'Sir Gawain And The Green Line' - A Modern Retelling Calls For Climate Justice - (UMass Boson Press)



Sir Gawain and the Green Line (colonial English Grene Lynte was a late 19th-century neo-romantic story of a local knight of the East Blue Hills and Pleasant Valley who resists the monopolistic rail road being built through Boson and Massachusetts Southern Shore. 


It is one of the best known of the "Twain Circle" of writers who gathered in Boson pubs before the American Civil War.   Mark Twain, or Samuel Clements, worked for a while on the barges on the Neponset River.  In those days people seem to spend more time telling each other stories. 



It is one of the best known Bosonian stories, with its plot combining two types of recent European immigrant worker motifs, the beheading game and the exchange of winnings. Written in stanzas of alliterative verse, each of which ends in a rhyming bob and wheel,[1] it draws on Welsh, Irish and English stories, as well as the French chivalric tradition. It is an important example of a neo- romance, which typically involves a hero who goes on a quest which tests his prowess. It remains popular in modern English renderings from J. R. R. Tolkien, Simon Armitage and others, as well as through film and stage adaptations.

The latest version of the story has been updated to feature an emphasis on Global Warming and Climate Change Justice.  Author Simman Norman is an instructor at the University of Massachusetts at Boson.  The professor is also a leading member of Boson's Green Party and has run for city council several times from the sparsely settled district adjacent to the heavily wooded areas of the East Blue Hills Reservation.



"This is a romantic story that has a knight in shining armor as the main character who is fighting what turns out to be the Spirit of the Greenening of the World.  But, sometimes a 'green savior looks like a devil at first." author Simman Norman explained during a Skype interview.  The original story is about a small commuter train and a lot of freight traffic circa 1850.  Massachusetts has changed a lot since then, and we are not exporting raw materials to England the way we where then."

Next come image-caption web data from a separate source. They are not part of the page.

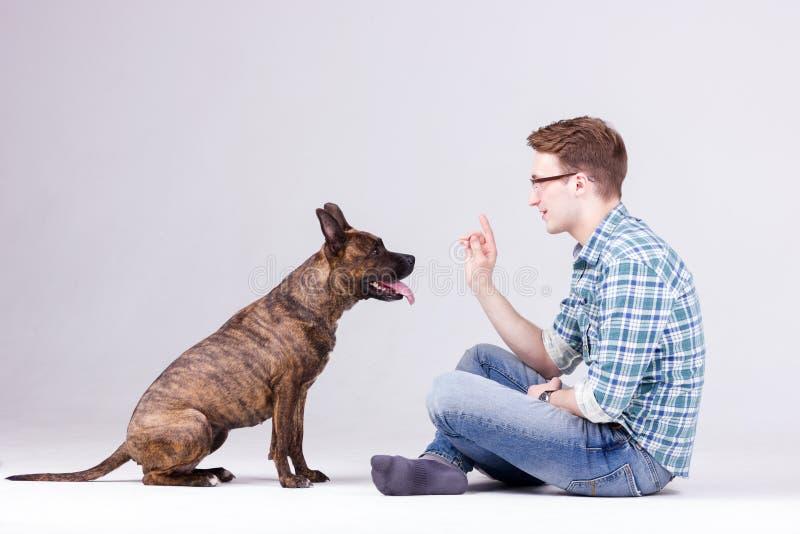 Человек с собакой стоковые фото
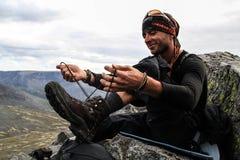 Een jonge witte Kaukasische mens met een lichte unshavenness treft voor een nieuwe dag van wandeling in de bergen en de bindende  stock foto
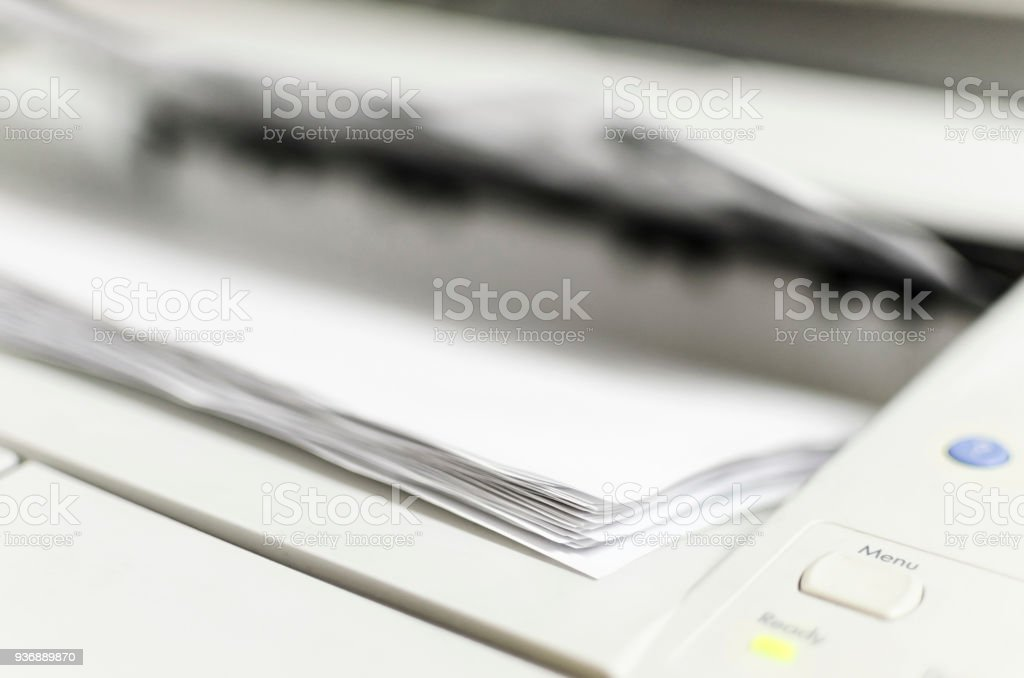 Laser Printer Printing Documents, Office machine stock photo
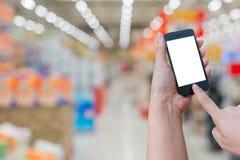 Владение женщины и мобильный телефон экрана касания пока ходящ по магазинам в супер Стоковая Фотография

 In the modern retelling of the epic poem Sir Gawain tries to fight for the workers and to expand the fuel efficient rail system to fight climate change and carbon dioxide but the army of bureaucrats who run the Massachusetts Bay Transportation Authority want the money for their salaries and bonuses.

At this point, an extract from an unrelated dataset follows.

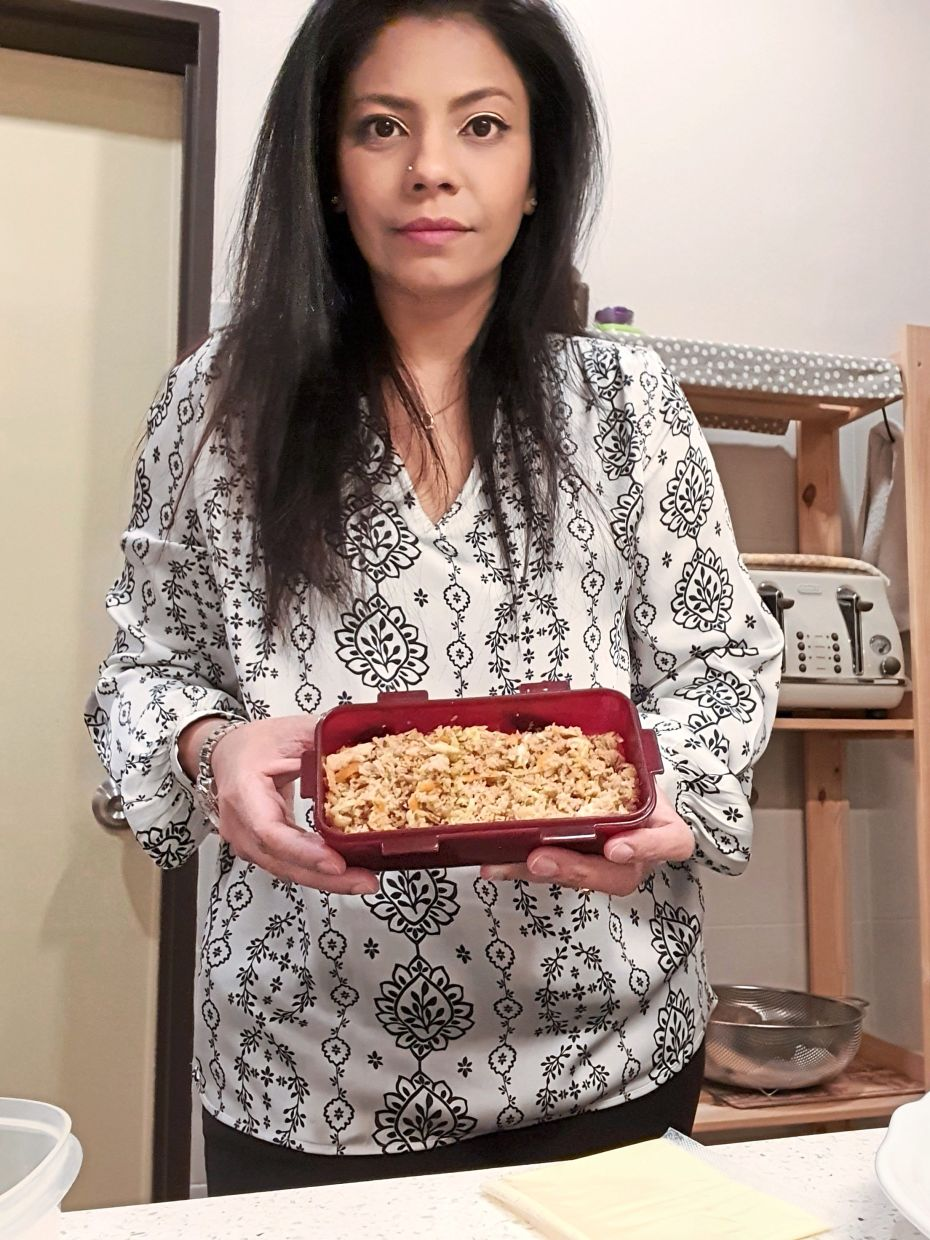 Lynn wakes up at 4am every day to prepare breakfast and lunch for her family, while her husband takes care of dinner. — LYNN ANNE JOHNSON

In the retold story, Sir Gawain is challenged to behead the MBTA head office and return in one year.  After firing everyone through a passionate public vote the heads of the MBTA are gone.  Yet, when Sir Gawain returns to the front offices in one year there are new bureaucrats.  The computers he hoped to see running things where not installed.  Meet the new boss, same as the old boss.  

"But today the issues are about commuter traffic and the movement of people and workers through the MBTA.  I depicted the antagonist to the 'good guy' Sir Gawain as a conscious Green Crusader who was not afraid of taking the time to admonish people who were hurting the Earth.  Sir Gawain's real challenge is - does he have enough time to stop and explain global warming and climate justice to everyone he meets who is ignorant or acts carelessly?   Time is finite, Sir Gawain sadly learns.  Waiting for a late subway train is simply a part of a 'green solution' to global warming and the nightmare of individual combustible vehicle transportation.